The government began consultation on the detail of proposals for implementation of the Housing Standards Review and, in particular, the technical standards that the government planned to put in place. The consultation would close on 7 November 2014.
Source: Housing Standards Review: Technical consultation, Department for Communities and Local Government
A code of practice for landlords in the private rented sector was published, to encourage provision of accommodation at a standard above the minimum legal requirements and in line with industry best practice.
Source: Private Rented Sector Code of Practice, Royal Institution of Chartered Surveyors
An article examined space standards for housing in England, comparing the size of existing dwellings with a modern space standard. It said that between 21 and 55 per cent of dwellings failed to meet the standard, that flats and small terraced houses were most commonly below it, and that dwellings were frequently found to be under-occupied in comparison with the number of bedrooms. The article considered the implications for the spare room subsidy (commonly referred to as the 'bedroom tax') and said that households in receipt of housing benefit were more likely to be undersized, which raised questions about the policy of withdrawing benefits for spare rooms.
Source: Malcolm Morgan and Heather Cruickshank, 'Quantifying the extent of space shortages: English dwellings', Building Research & Information, Volume 42 Number 6
A report provided findings from an independent evaluation of the Carbon Emissions Reduction Target and the Community Energy Savings Programme, which were two initiatives aimed at improving energy efficiency in domestic households in Britain.

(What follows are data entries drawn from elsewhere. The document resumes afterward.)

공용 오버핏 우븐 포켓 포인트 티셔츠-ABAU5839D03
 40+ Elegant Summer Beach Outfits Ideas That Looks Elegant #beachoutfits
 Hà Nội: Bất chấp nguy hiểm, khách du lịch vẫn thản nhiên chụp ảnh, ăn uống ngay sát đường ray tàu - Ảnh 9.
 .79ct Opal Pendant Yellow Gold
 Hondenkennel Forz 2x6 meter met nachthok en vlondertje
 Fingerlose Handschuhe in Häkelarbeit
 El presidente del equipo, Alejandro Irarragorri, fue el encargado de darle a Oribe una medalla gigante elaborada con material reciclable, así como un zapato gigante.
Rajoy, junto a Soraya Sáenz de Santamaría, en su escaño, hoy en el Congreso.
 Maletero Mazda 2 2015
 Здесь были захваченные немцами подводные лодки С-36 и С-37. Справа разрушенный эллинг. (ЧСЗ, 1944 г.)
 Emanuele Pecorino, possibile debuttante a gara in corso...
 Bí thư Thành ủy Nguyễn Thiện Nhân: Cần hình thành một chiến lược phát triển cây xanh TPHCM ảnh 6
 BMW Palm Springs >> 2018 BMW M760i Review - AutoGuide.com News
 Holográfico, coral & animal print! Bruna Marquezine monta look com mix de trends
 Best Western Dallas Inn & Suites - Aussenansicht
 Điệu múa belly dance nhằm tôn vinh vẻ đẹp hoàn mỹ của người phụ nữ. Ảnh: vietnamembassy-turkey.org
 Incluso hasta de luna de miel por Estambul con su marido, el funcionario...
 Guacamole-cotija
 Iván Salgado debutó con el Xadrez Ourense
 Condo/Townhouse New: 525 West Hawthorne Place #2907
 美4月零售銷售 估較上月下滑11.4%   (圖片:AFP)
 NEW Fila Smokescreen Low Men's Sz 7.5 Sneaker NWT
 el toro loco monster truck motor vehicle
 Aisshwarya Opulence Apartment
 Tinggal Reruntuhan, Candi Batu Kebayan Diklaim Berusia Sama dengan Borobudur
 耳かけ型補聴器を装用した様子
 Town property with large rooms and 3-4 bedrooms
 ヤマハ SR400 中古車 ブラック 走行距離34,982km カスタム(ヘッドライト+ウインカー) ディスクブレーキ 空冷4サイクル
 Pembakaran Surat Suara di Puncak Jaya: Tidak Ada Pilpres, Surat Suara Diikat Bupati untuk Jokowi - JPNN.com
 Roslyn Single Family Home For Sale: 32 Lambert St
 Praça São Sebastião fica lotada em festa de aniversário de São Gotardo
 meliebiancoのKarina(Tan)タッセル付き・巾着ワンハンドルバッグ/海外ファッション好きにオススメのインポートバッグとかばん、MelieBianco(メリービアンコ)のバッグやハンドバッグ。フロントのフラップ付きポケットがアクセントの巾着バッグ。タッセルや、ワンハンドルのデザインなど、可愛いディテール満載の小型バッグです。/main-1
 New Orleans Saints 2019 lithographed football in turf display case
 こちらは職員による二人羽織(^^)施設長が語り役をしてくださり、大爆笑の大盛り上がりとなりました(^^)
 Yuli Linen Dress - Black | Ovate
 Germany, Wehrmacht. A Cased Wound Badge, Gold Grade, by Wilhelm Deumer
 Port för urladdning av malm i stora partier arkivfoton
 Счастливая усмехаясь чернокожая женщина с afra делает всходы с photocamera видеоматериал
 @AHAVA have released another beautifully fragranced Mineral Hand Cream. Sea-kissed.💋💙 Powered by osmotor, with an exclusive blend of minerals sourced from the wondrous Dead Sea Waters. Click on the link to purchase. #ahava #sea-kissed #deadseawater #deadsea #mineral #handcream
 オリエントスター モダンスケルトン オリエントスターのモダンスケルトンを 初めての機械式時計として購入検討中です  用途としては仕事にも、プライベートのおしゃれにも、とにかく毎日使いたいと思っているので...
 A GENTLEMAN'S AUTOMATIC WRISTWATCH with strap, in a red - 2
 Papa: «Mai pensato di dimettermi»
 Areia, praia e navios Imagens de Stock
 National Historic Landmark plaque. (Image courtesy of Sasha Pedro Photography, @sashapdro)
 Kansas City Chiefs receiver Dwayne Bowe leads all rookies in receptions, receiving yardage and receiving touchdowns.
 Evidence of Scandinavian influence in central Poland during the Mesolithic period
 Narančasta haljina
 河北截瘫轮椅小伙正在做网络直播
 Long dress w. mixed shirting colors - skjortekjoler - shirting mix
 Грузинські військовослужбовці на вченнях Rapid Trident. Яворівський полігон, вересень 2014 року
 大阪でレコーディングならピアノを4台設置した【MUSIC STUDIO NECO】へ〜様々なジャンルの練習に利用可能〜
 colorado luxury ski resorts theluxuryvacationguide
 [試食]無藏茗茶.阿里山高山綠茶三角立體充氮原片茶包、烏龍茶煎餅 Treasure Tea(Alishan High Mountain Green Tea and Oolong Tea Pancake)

Source: Ipsos MORI, CAG Consultants, UCL, and Energy Saving Trust, Evaluation of the Carbon Emissions Reduction Target and Community Energy Saving Programme, Department for Energy and Climate Change
A report examined how to improve standards in the private rented housing sector, and the potential role of incentives to landlords. The report recommended: a review of the statutory minimum legal standards, and their enforcement; regulation of letting agents; an end to lettings fees; a nationally agreed set of standards for the accreditation of landlords; and a range of incentives, including conditional tax reliefs.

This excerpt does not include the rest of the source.